The project is valued using the traditional method of ignoring imputation, adjusting for imputation using
Officer’s (1994) model, and encapsulating the market value of dividends using q (the ratio of the market value
of dividends to their face value (qf for franked, qu = qcash for unfranked dividends)). Discounting is performed by
the weighted average cost of capital which differs according to the valuation method used (detailed WACC
calculations are given in Appendix B). In the case of the traditional method and application of Officer’s model,
the $5million is the discounted cash flow; in the q method, the $5 million is multiplied by q. In the case of
methods that allow for the value of imputation credits the analysis is extended to consider the valuation for both
unfranked and franked dividends.
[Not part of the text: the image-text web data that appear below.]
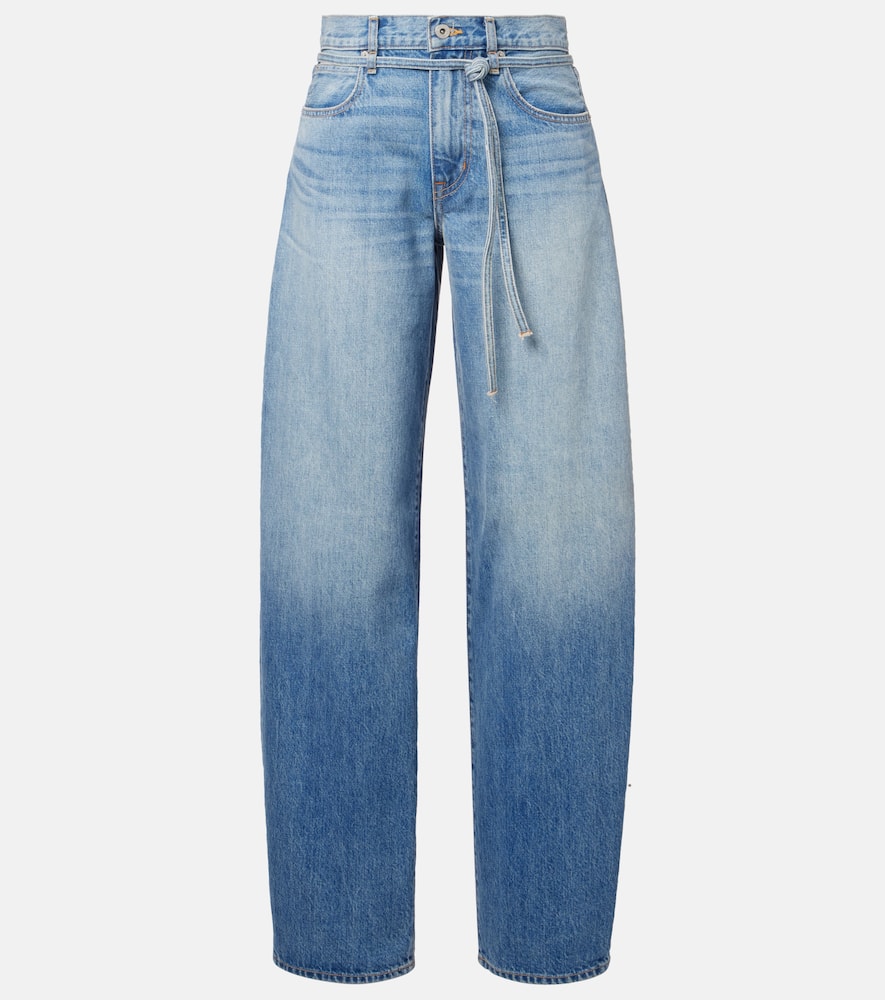 Хейли джинсы мид-райз с поясом и бочкообразными штанинами Slvrlake, Day Dreamer
Хейли джинсы мид-райз с поясом и бочкообразными штанинами Slvrlake, Day Dreamer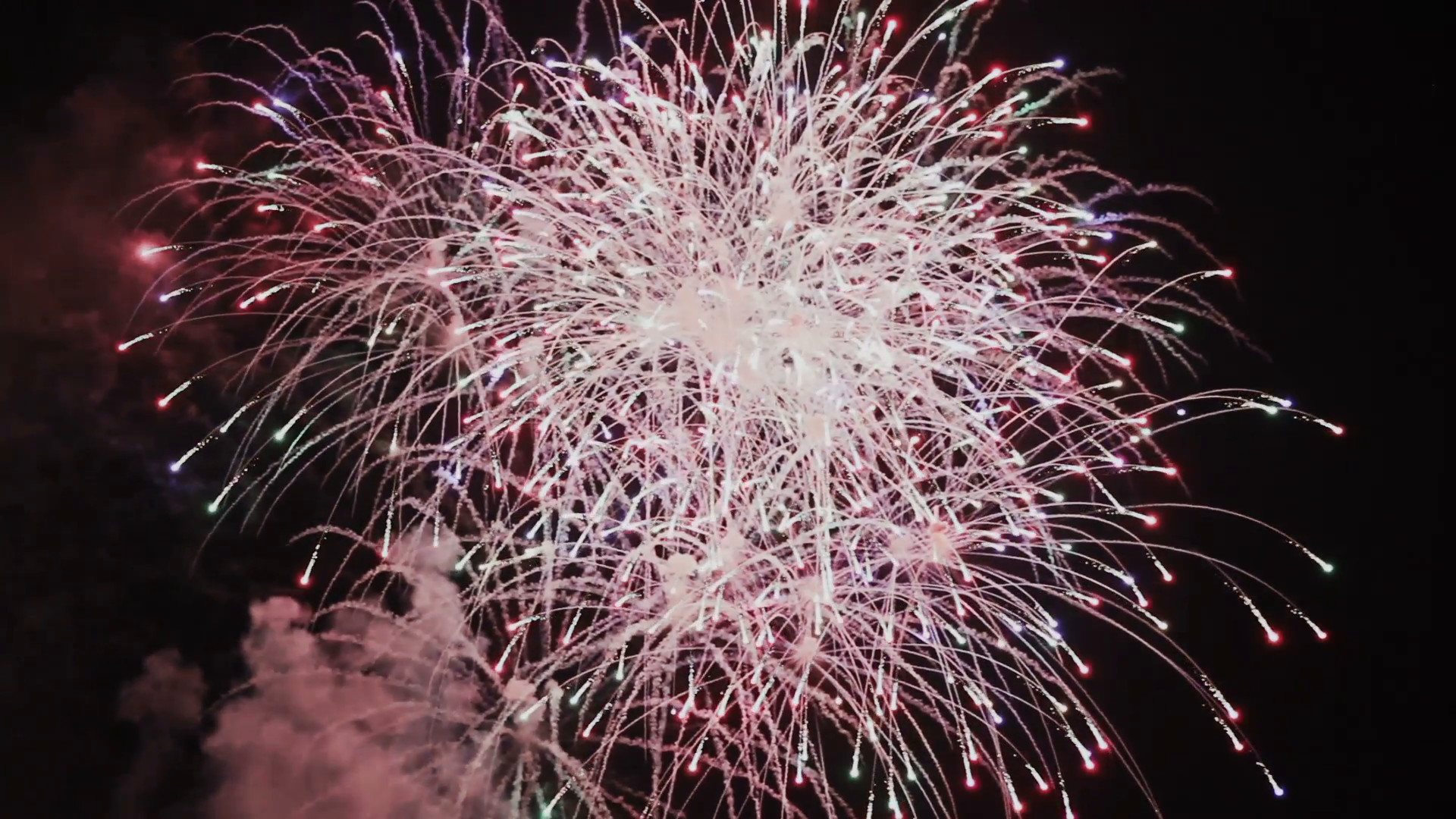 1920x1080 Blurry Celebration and Fireworks Explosions Background Stock Video Footage  - VideoBlocks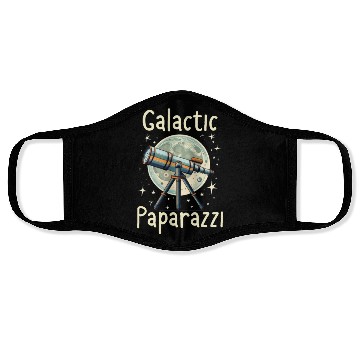 Discover Astrophotography Astronomy Space Camera Star Watch Face Masks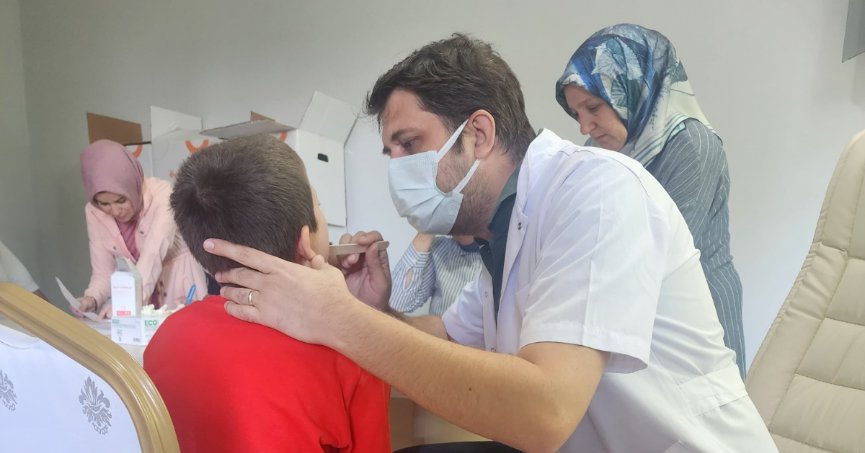 Gölcük ADSM örnek  projeye imza attı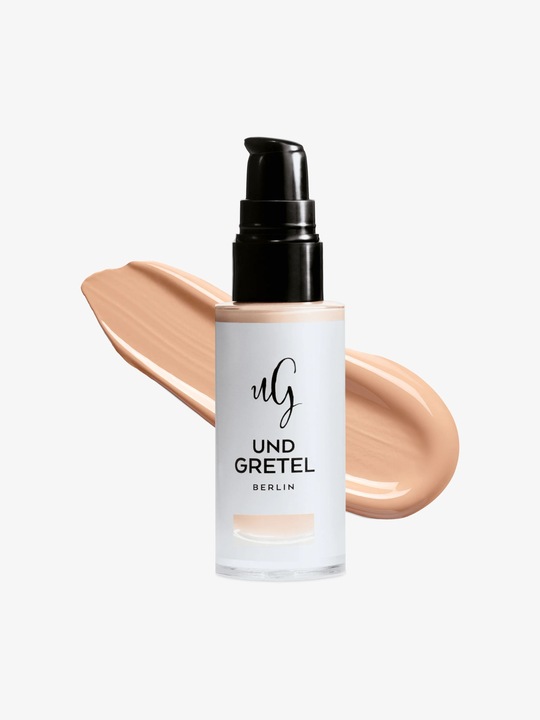 Image du produit Und Gretel Berlin Fond de teint | Make-up LIETH en 5 nuances différentes (N° 02 - Beige de porcelaine)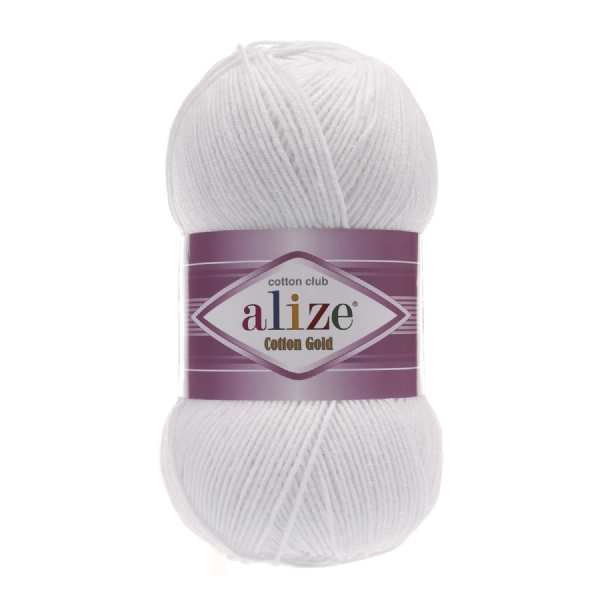 COTTON GOLD-55-beyaz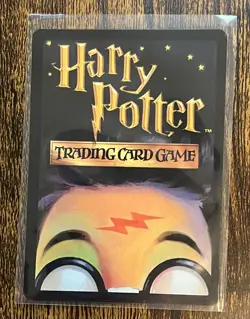 Harry Potter Trading Card Game Trevor - Quidditch Cup 30/80 Rare NM/Mint - Image 2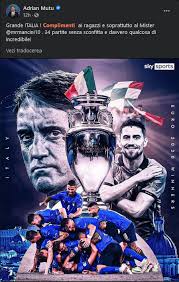 The football player is married to consuelo matos gómez , his starsign is capricorn and he is now 42 years of age. Emanuel Rosu On Twitter Adrian Mutu S Reaction To Itay S Win At Euro 2020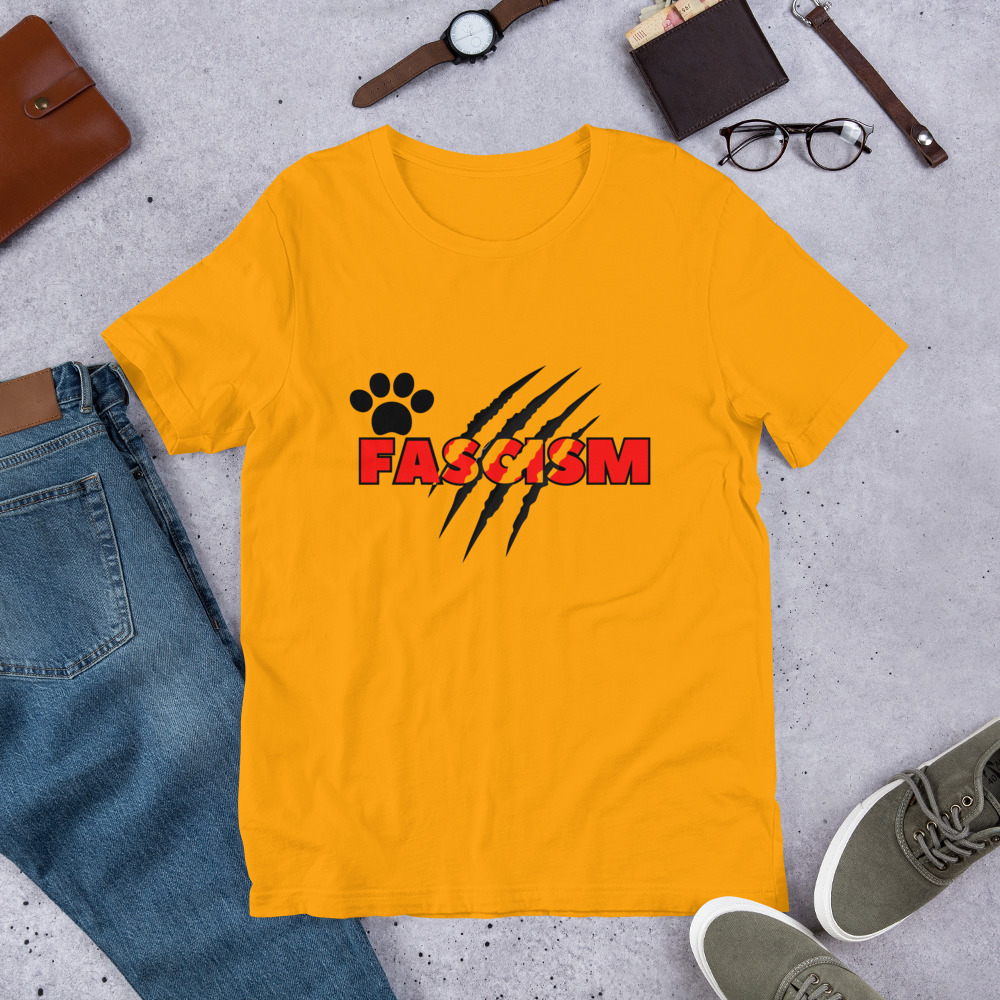 Cats Against Fascism Unisex t-shirt - الصورة 9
The q method of analysis is further extended to consider the difference in
valuations that arises when financing the project externally as opposed to financing with retained earnings, in
which latter case the opportunity cost of the $30 initial investment is taken to be such cost as a distribution to
shareholders. The first two columns represent “base cases.” The first column shows that application of Officer’s
model reduces to the traditional method when U = 0. The second column shows that the q method reduces to the
traditional method when q = 1. Alternative values for q and U in columns 2 and 3 are based respectively on
Officer and Hathaway (2004) and Walker and Partington (1999).